宮人卻只道:“太子殿下此刻不在宮內(nèi)。”
這是什么意思?是說他要想出這個屋子得需太子點頭?
樓扶修沒放棄:“請問,楚錚呢?他在哪里?”
宮人道:“楚統(tǒng)領也不在宮內(nèi)。”
外間的門敞開,樓扶修不用踏出門檻就能看到外頭小片景,那雪竟是下到此刻還沒停,現(xiàn)下是鵝絨般大小。
“公子你且先回屋,殿下未歸,還是不要擅動。”
樓扶修也不知為何要如此,莫名有一種自己被關了的感覺,不過他也沒鬧,抱著衣物轉身回去了。
好容易等到太子回宮的消息,已是晚膳之后,連晚膳都是宮人給他送進屋,依舊不許他出去。
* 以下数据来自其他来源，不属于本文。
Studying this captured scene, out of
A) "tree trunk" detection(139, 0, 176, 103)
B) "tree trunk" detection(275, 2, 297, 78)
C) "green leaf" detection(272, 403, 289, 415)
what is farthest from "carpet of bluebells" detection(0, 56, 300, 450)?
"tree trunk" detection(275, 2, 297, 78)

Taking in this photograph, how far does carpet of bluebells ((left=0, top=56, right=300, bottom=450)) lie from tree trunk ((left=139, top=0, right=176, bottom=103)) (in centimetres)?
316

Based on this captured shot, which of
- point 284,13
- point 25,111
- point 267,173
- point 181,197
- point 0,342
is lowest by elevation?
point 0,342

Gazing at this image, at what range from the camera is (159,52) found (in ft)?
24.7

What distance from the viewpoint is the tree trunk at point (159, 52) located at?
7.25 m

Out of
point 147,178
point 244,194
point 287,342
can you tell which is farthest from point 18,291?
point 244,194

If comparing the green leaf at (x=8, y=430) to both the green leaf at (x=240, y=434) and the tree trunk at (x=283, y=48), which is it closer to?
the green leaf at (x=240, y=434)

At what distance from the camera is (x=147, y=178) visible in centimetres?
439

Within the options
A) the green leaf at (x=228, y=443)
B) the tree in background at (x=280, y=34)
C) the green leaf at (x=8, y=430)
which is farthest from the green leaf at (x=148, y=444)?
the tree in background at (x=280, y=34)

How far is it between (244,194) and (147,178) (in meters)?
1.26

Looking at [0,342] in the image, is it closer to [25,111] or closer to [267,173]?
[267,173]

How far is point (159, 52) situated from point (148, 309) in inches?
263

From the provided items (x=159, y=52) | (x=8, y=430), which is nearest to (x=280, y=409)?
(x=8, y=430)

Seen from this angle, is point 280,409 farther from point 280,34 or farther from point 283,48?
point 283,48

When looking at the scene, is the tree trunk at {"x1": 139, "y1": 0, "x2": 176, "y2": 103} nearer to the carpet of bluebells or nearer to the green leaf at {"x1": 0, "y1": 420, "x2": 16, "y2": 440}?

樓扶修極少對鏡,今日是實在覺得自己渾身上下哪里都臟,忍不住對著銅鏡望了又望,稍稍將亂糟糟的頭發(fā)弄順一點,讓自己看起來稍微有點儀態(tài)才去見太子。
就連出屋去找太子,那門口的宮人都齊齊跟著他左右,步步不離,活像是被人督視了。
樓扶修心中不免會想,自己這樣非常像階下囚,但他面上無異,安安靜靜地隨著他們,將自己“押”去太子跟前。
直至樓扶修見到太子,那倆宮人才算是退下。
殷衡沒什么神情,隨意地挑來眼,“頭腦清醒了?”
樓扶修老實點頭:“頭不燙了。”
又道:“我想去洗澡。”
殷衡似笑非笑地望著他:“去啊。這也要特意同我講,你什么心思?”
“啊?”樓扶修沒懂,默默地道:“他們守著我,叫我不得殿下令不許出屋。”
殷衡斂眸,哦,他差點忘了這回事了。
樓扶修還有話想說,但看太子這個模樣,似乎又不大想理他,遂退一步,邊轉身邊道:“那我去了。”
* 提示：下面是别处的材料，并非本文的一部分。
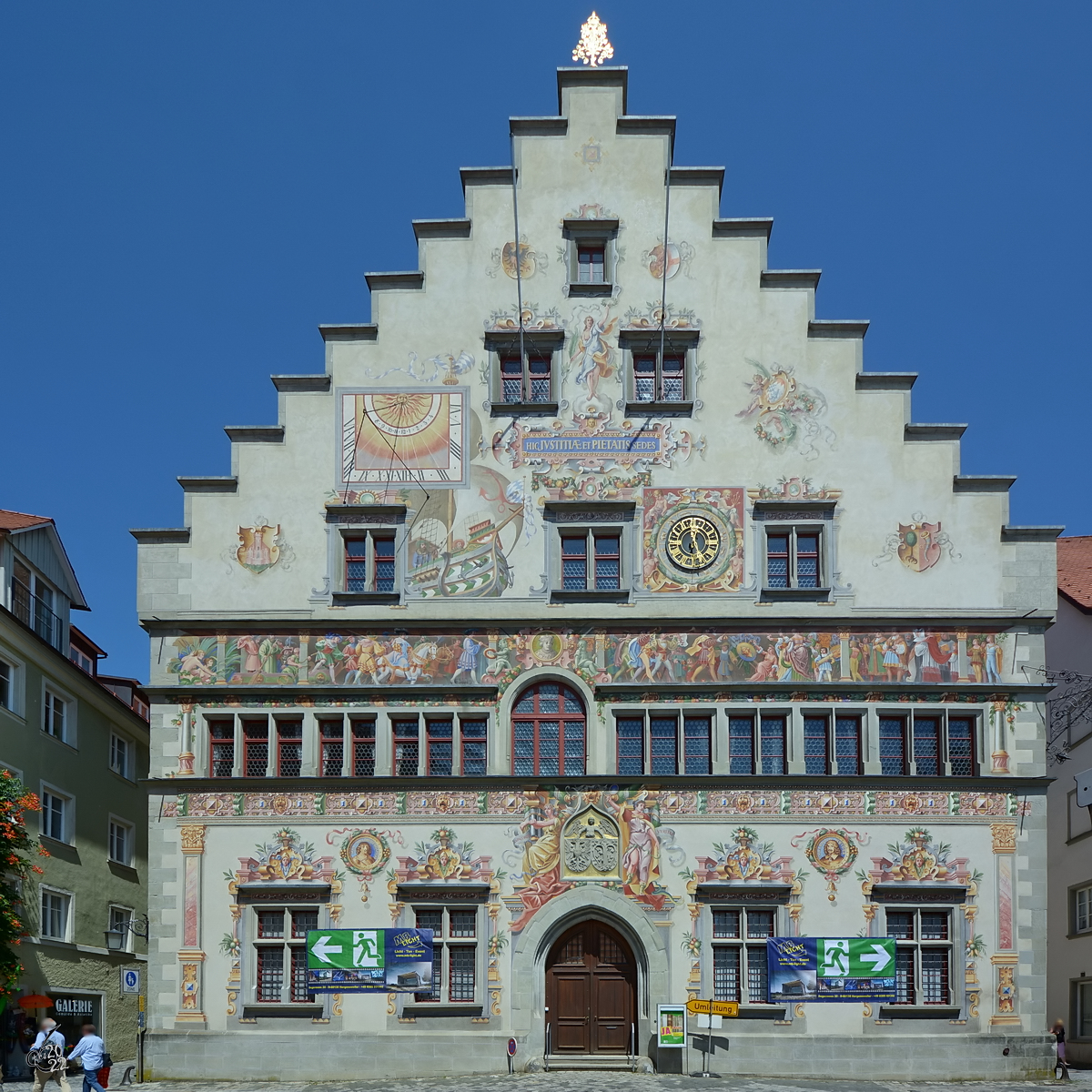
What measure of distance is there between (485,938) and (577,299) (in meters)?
12.0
全身被水淋過,樓扶修總算覺得好受一些,不過洗起來有些為難,肩上那傷不能沾水,他長了記性,此番哪里都小心翼翼。
于是這澡就洗的格外久了些。
他慢吞吞擦干身子,濕漉漉的頭發(fā)全部被他攏過右肩,垂墜在身前,避開了左肩。
這傷到現(xiàn)在,是已經(jīng)不會痛了的,好歹沒有皮開肉綻,否則估計還得養(yǎng)段時間。
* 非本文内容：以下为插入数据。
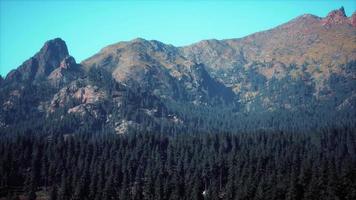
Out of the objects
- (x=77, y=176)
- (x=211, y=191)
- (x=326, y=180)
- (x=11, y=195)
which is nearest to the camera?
(x=326, y=180)

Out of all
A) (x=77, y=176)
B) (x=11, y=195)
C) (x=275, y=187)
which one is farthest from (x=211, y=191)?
(x=11, y=195)

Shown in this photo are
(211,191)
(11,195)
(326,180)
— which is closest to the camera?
(326,180)

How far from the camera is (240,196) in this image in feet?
480

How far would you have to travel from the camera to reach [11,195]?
170 meters

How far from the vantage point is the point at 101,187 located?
17150cm

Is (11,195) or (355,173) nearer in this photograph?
(355,173)

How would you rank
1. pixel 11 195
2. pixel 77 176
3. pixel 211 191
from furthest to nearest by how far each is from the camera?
pixel 77 176 → pixel 11 195 → pixel 211 191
樓扶修的發(fā)梢滴著水,外衣帶子松松系著,露出半截瑩白的脖頸,他剛踏出浴房的門檻,便看見廊下那倆道紋絲不動的身影。
他眸光動了動,往前走,身后的人也跟上來。
這倆位宮人乃侍衛(wèi)之身,皆有佩劍,是東宮宮內(nèi)的侍衛(wèi)。
一直跟著他回到屋門前,樓扶修實在無法忽略,停了腳步,“你們.......”
左邊侍衛(wèi)微微低頭,道:“公子身子尚未痊愈。”
右側侍衛(wèi)接著道:“公子,近日東宮宴前戒嚴,禁隨意走動,屬下奉命行事。”
宴前戒嚴?
東宮要辦什么宴會?
所以說,還是奉命看著他,不叫他亂跑。可是.......
樓扶修道:“我想見太子殿下。”
他沒想到會忽然舉宮上下戒嚴,關于銅錢案,關于國公府,他還什么都不知道。
侍衛(wèi)道:“殿下在議事,恐怕......”
好罷,他見不到,樓扶修收了神情轉身進了屋。
又過了足足一日,樓扶修這風寒才算徹底從他身上散了去,不過送來的藥膳卻沒停,他雖覺得不必,但人給他端來了,也還是一點不落全喝了。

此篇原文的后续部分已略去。